Die EU soll bei ihrer Neuordnung nach einem Brexit die Beitrittsperspektive der Türkei begraben. Stattdessen soll ein Nachbarschaftsvertrag das Verhältnis zu Ankara regeln: So lautet der Vorschlag von Außenminister Sebastian Kurz (ÖVP).
In einem Papier macht sich Kurz Gedanken über eine Position der Bundesregierung, bevor Österreich im ersten Halbjahr 2018 - in dem voraussichtlich die Endverhandlungen zum Brexit anstehen - den EU-Vorsitz übernimmt. Ein Entwurf des Dokuments liegt der Austria Presse Agentur vor.
"Es wird Zeit, dass Europa das Verhältnis zur Türkei klärt", heißt es in dem Papier. Im Gegensatz zu anderen Beitrittskandidaten - etwa Serbien oder Mazedonien - bewege sich die Türkei "seit Jahren weg von der EU".
Der gescheiterte Putschversuch im Juli 2016 habe diesen Prozess noch beschleunigt. Es gebe "dramatische Auswirkungen auf Menschenrechte, Rechtsstaatlichkeit und Demokratie".
"Beitritt dieser Türkei ist undenkbar"
Die Erfahrungen mit Ankara in Sachen Menschenrechte und Demokratieverständnis seien eindeutig negativ. "Der Beitritt dieser Türkei zur EU ist daher undenkbar", heißt es in dem Papier.
Erwähnt werden auch die "inakzeptablen Provokationen im Zusammenhang mit Wahlkampfauftritten in EU-Mitgliedstaaten". Das Dokument sei allerdings keine Reaktion allein auf die jüngsten Auseinandersetzungen.
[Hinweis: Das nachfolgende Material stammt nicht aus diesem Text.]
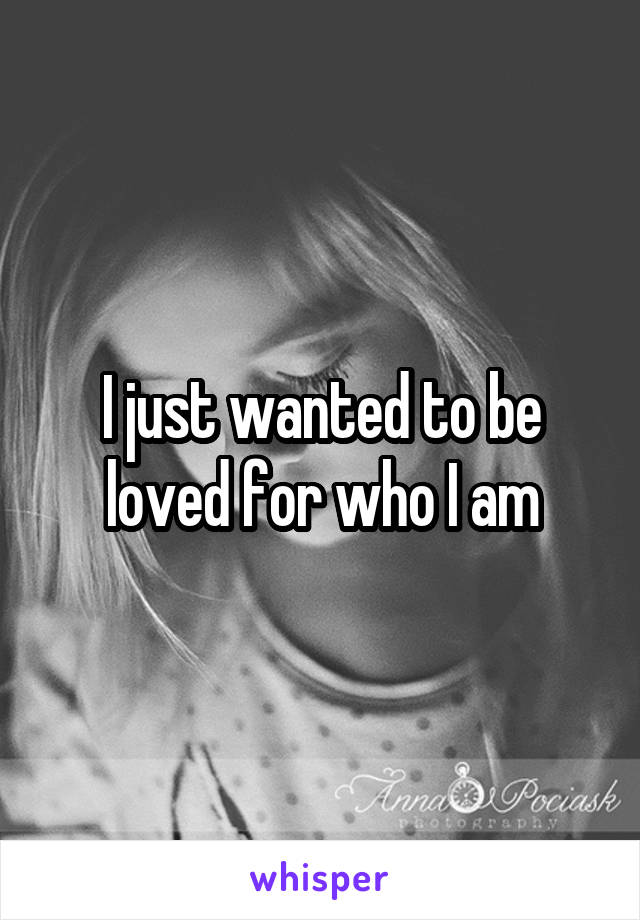 I just wanted to be loved for who I am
Kurz fordert "realistischen Ansatz"
Gleichzeitig sei die Türkei ein wichtiger regionaler und wirtschaftlicher Partner der EU. Beide hätten ein Interesse an möglichst engen und konstruktiven Beziehungen auf Augenhöhe und auf allen Ebenen.
Ein Nachbarschaftsvertrag könne wirtschaftliche, aber auch außen- und sicherheitspolitische Gemeinsamkeiten definieren. In dem Vertrag sollen nach Ansicht von Kurz weder eine Beitrittsoption, noch die Personenfreizügigkeit im Rahmen eines Binnenmarkts enthalten sein.
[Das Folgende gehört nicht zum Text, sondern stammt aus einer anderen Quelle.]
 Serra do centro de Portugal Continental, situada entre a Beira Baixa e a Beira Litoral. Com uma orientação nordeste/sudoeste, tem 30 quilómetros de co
Während für die Türkei die EU verschlossen bleiben soll, sei die Beitrittsperspektive für die sechs Staaten des Westbalkans weiter zu verfolgen. "Sie ist und bleibt der wesentliche Ansporn für Reformen", heißt es in dem Dokument über erfolgte und erhoffte Fortschritte auf dem Westbalkan.
Türkei reagiert mit Nato-Blockade
Nach Informationen der deutschen Tageszeitung "Die Welt" blockiert die Regierung in Ankara die militärische Zusammenarbeit zwischen den 28 Nato-Ländern und ihren Partnerstaaten. Auslöser ist ausgerechnet der Streit mit Österreich: Es sind alle Partnerschaftsprogramme der Nato betroffen, an denen Österreich trotz seiner Neutralität beteiligt ist.
Betroffen ist demnach vor allem das Programm der Partnerschaft für den Frieden (PfP). Bisher gebe es keine Anzeichen darauf, dass die Türkei einlenken wird.